I’ve been missing screenings of Armando Ianucci‘s The Death of Stalin (IFC Films, 3.9) for the last six months, but I finally saw it last night. I’ve no argument with the critics who are doing handstands and cartwheels except for the fact that it’s more LQTM funny than the laugh-out-loud kind. There’s nothing wrong with LQTM humor, which I’ve also described as no-laugh funny — you just have to get past the idea of expecting to go “hah-hah, ho-ho, hee-hee” because that never happens.
Iannucci’s script is about top-tier, real-life Communist scumbags (Nikita Khrushchev, Georgy Malenkov, Lavrentiy Beria, Georgy Zhukov, Vyacheslav Molotov, Svetlana Stalina) scrambling for position and power in the wake of Joseph Stalin‘s death in March 1953. It’s based on Fabien Nury and Thierry Robin‘s graphic novel “The Death Of Stalin.”
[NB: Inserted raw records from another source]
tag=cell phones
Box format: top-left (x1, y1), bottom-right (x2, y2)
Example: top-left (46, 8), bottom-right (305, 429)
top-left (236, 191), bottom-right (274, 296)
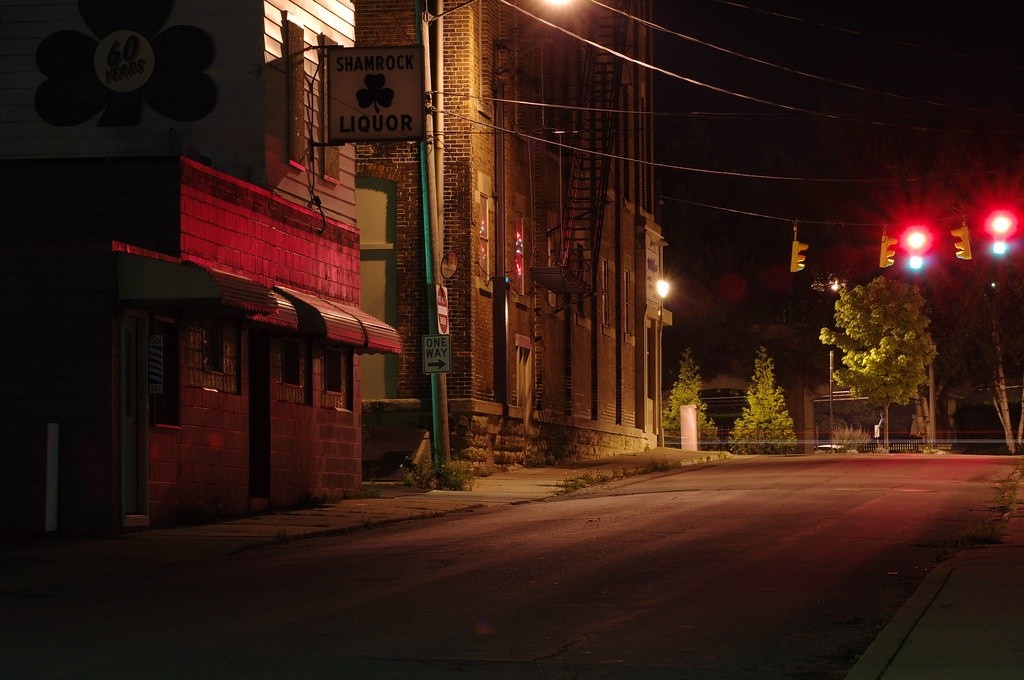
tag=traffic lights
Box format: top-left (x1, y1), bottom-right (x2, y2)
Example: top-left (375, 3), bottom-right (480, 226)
top-left (992, 218), bottom-right (1007, 254)
top-left (791, 241), bottom-right (809, 272)
top-left (909, 233), bottom-right (924, 270)
top-left (951, 227), bottom-right (972, 260)
top-left (879, 236), bottom-right (899, 268)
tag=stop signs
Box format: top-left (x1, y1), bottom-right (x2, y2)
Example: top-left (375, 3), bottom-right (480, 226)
top-left (436, 283), bottom-right (450, 335)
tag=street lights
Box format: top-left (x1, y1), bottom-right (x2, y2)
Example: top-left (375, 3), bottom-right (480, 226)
top-left (657, 282), bottom-right (669, 446)
top-left (417, 0), bottom-right (577, 493)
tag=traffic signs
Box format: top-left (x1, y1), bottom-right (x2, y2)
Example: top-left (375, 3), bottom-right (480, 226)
top-left (423, 334), bottom-right (452, 375)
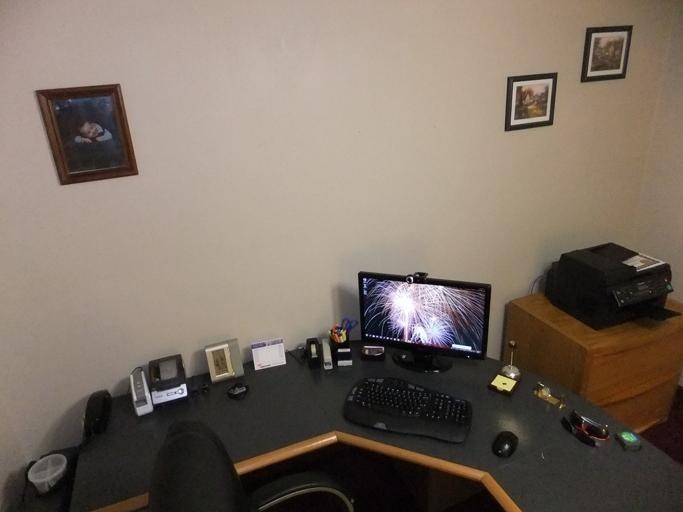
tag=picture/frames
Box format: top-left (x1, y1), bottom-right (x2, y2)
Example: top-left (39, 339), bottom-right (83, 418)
top-left (34, 84), bottom-right (138, 185)
top-left (505, 73), bottom-right (557, 131)
top-left (579, 25), bottom-right (632, 82)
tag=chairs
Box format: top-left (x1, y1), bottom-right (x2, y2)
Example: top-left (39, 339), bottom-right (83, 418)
top-left (148, 421), bottom-right (364, 512)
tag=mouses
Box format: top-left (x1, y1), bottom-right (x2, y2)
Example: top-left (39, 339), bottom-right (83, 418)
top-left (492, 430), bottom-right (518, 458)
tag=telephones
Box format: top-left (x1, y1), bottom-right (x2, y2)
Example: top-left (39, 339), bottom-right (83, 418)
top-left (83, 391), bottom-right (111, 436)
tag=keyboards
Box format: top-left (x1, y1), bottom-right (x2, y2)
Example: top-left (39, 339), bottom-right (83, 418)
top-left (343, 377), bottom-right (473, 444)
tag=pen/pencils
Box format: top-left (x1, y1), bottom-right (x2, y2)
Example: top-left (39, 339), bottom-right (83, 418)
top-left (329, 325), bottom-right (346, 342)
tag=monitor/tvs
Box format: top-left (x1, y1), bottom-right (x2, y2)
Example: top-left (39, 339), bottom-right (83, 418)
top-left (356, 270), bottom-right (491, 374)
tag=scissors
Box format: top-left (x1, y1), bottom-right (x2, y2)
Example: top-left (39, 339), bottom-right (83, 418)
top-left (341, 317), bottom-right (358, 335)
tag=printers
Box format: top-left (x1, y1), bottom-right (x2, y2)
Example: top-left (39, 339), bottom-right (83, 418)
top-left (545, 241), bottom-right (681, 331)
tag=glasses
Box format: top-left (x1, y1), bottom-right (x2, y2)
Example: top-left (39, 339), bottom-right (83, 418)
top-left (561, 416), bottom-right (597, 446)
top-left (571, 409), bottom-right (606, 437)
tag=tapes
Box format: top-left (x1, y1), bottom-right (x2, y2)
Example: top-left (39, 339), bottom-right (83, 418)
top-left (311, 344), bottom-right (318, 358)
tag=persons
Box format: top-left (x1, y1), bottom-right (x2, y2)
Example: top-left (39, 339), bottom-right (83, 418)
top-left (71, 113), bottom-right (119, 145)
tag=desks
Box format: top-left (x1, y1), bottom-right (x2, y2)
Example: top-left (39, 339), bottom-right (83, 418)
top-left (63, 341), bottom-right (682, 511)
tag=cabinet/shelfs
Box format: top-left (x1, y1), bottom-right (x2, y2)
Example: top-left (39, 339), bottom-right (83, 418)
top-left (500, 302), bottom-right (683, 436)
Last August I wrote “who cares what a demimonde of paranoid Russian assholes were up to 64 years ago, stabbing each other in the back and shooting innocent suspects and whatnot?” Now that I’ve seen this 107-minute film, the answer is “you can’t care…you can’t care about anyone.” But you don’t hate anyone either because of the comic attitude or…you know, that sprinkled pixie-dust feeling that all would-be comedies have.
The idea is to generate humor in the midst of political terror and random bullets in the head, and I have to say that the two elements don’t mix all that well. At best, The Death of Stalin is occasionally heh-heh funny. But I’m being sincere in insisting how smart and fleet this thing is. All the way through I was telling myself “I like this” and “this is fast and crafty as shit” so not laughing didn’t bother me very much. Well, I guess I would have had a bit more fun if it was “hah-hah” funny but I understand the concept of comedies that are only supposed to make you smirk and chortle, if that.
I have to say two other things that may not sound like recommendations, but they’re not huge problems. One, The Death of Stalin doesn’t really find its comic footing in the beginning. I was saying to myself “Jesus, this isn’t even LQTM” but that’s only for the first…oh, eight or ten minutes. And two, it doesn’t really have what you might call a climax or a third-act crescendo. The Death of Stalin lasts 107 minutes, but when it came to an abrupt end I said to myself “wait…they’re ending it with the brutal execution of Beria and the ascension of Khrushchev and….that’s it?”
My basic reactions were (a) amusement and (b) admiration for the darkly farcical tone and rat-a-tat pacing (the creative genius behind In The Loop and Veep knows all about deadpan political farce)…it’s really good stuff. I particularly enjoyed Steve Buscemi‘s portrayal of Nikita Kruschchev (i.e., Kruschchev if he’d been born in one of the scrappier parts of Long Island and sounded a lot like “Mr. Pink” from Reservoir Dogs) and Jason Isaacs‘ relishy performance as the bruising Marshall Zhukov. I also loved Andrea Riseborourgh‘s channelling of Stalin’s daughter.
It’s generally good. Honest. If you persuade friends to see it with you, they probably won’t give you dirty looks after it ends. I never felt burned — it’s just that I couldn’t quite make myself (or allow myself to) laugh. And that’s fine.